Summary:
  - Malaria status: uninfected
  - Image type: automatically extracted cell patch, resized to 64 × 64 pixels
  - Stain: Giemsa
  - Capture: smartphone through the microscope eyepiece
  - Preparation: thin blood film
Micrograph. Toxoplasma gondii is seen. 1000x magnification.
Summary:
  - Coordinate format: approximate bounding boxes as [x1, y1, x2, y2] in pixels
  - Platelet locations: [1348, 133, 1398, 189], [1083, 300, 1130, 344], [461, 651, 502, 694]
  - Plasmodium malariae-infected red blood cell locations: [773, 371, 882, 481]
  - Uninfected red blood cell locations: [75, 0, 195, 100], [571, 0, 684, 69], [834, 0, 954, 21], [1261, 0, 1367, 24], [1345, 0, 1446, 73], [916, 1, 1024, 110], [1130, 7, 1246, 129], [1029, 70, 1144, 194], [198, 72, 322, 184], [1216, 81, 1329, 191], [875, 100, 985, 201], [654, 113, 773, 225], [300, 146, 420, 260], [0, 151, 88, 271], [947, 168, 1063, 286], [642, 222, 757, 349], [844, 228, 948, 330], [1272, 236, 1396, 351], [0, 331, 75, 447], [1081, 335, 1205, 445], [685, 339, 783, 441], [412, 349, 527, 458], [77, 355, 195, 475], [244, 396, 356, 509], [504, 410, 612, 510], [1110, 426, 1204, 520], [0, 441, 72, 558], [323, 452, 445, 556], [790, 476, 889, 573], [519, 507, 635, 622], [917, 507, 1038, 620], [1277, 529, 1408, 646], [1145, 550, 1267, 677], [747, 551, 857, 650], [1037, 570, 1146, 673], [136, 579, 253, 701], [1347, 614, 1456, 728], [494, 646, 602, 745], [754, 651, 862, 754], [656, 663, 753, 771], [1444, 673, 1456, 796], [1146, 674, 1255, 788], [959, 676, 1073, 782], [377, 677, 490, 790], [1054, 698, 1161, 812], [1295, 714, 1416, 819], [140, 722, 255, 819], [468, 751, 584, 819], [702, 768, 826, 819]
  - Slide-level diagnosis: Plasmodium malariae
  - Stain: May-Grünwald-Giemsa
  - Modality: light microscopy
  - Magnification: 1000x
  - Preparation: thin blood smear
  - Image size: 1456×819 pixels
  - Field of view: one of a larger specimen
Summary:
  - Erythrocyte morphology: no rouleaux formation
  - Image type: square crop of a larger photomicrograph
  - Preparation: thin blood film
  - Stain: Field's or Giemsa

* _What you will do_:
From the listing, copy each line containing the word "malariae".

* _Answer to this task_:
  - Plasmodium malariae-infected red blood cell locations: [773, 371, 882, 481]
  - Slide-level diagnosis: Plasmodium malariae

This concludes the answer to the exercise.